**Your goal**:
Once the line with "United States, site lebec_CA-46." is found in the entries below, print it and each following line exactly, stopping after the line with "common name: domestic cow"; print nothing else.

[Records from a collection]

+ + + + + + +

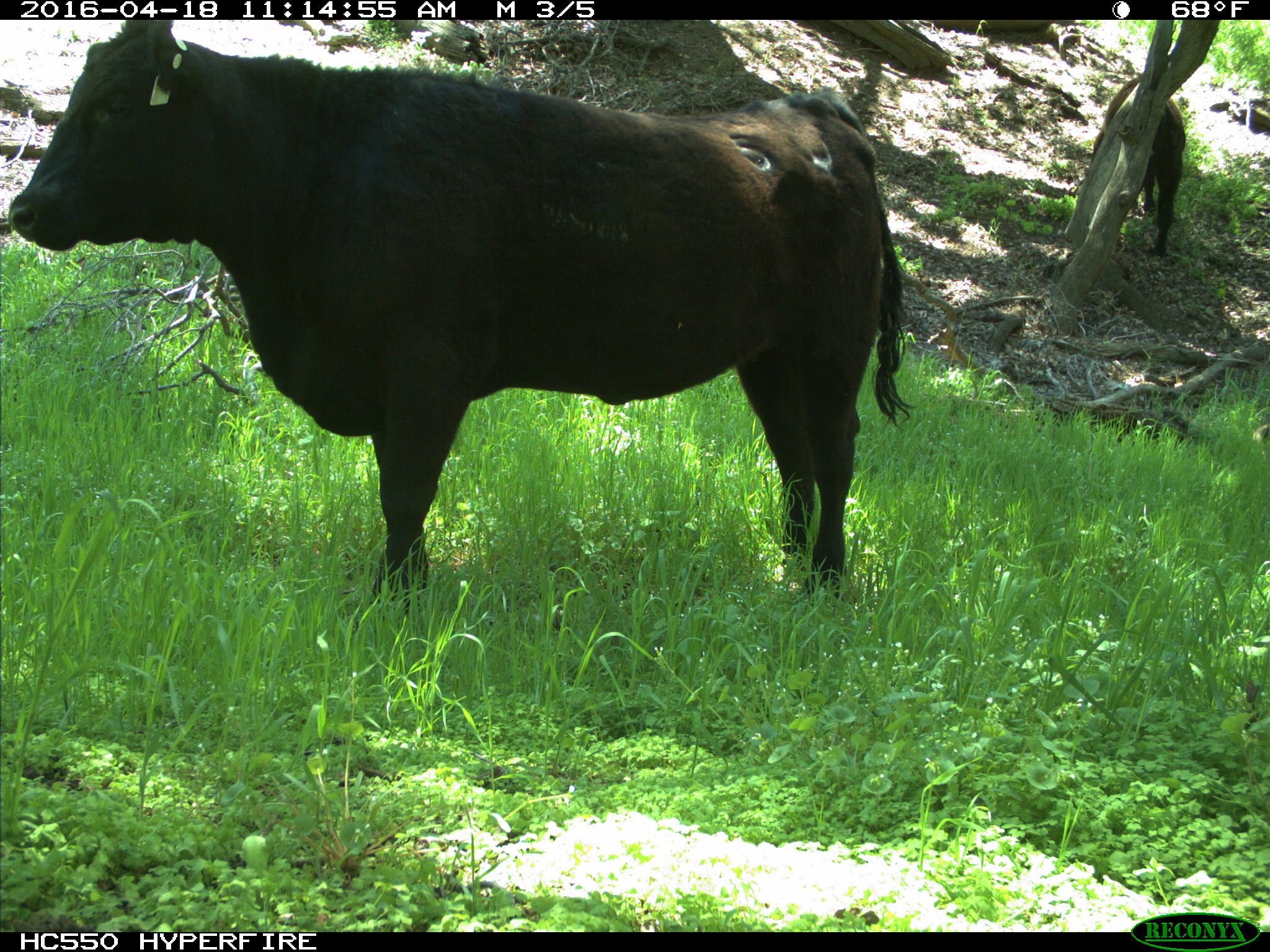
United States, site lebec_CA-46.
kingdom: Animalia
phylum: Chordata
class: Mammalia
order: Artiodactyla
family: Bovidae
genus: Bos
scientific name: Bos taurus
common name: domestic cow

+ + + + + + +

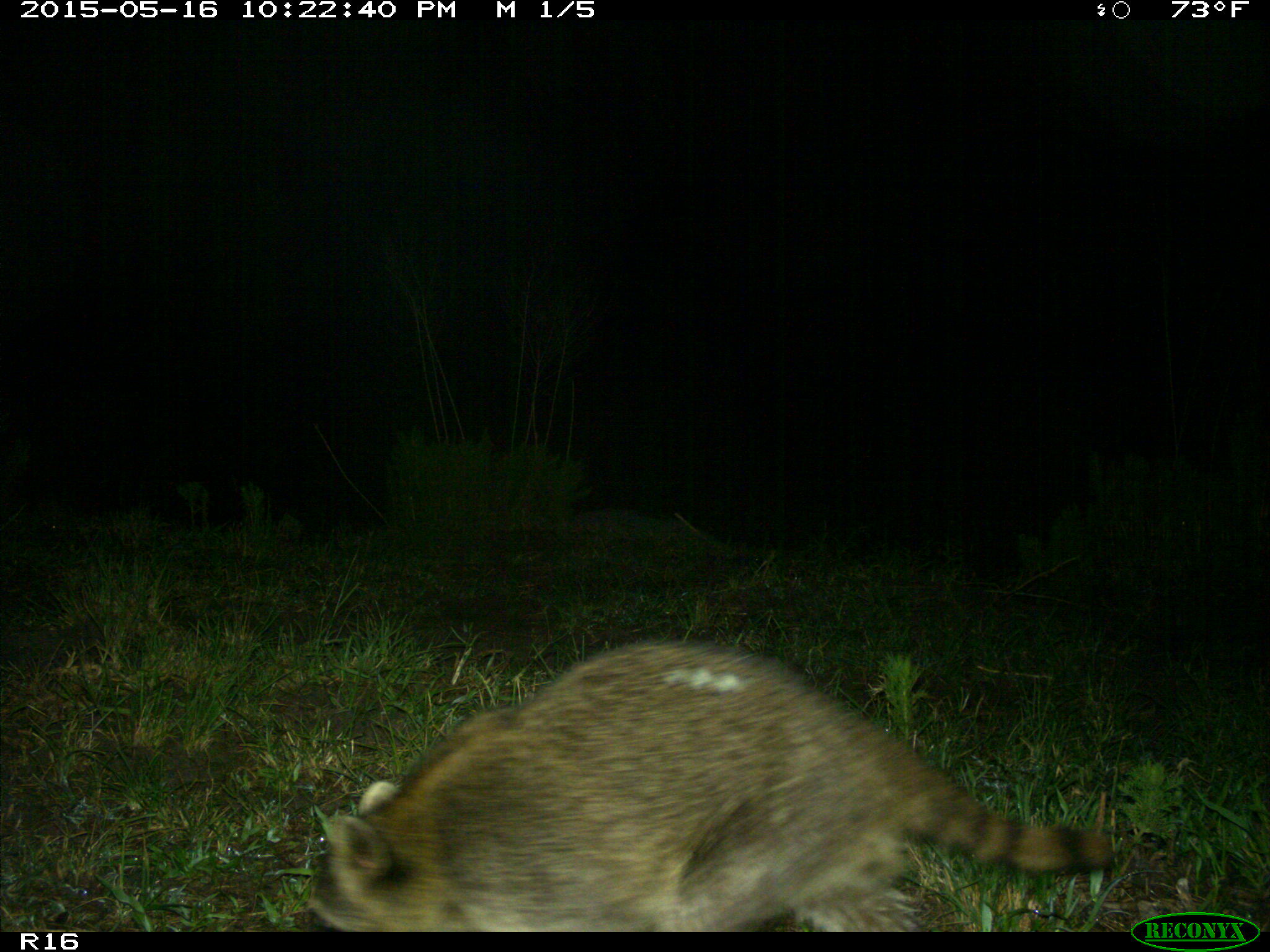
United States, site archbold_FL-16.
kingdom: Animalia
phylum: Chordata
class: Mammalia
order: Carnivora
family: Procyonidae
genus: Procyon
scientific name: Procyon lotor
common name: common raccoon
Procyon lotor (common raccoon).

+ + + + + + +

**Written solution**:
United States, site lebec_CA-46.
kingdom: Animalia
phylum: Chordata
class: Mammalia
order: Artiodactyla
family: Bovidae
genus: Bos
scientific name: Bos taurus
common name: domestic cow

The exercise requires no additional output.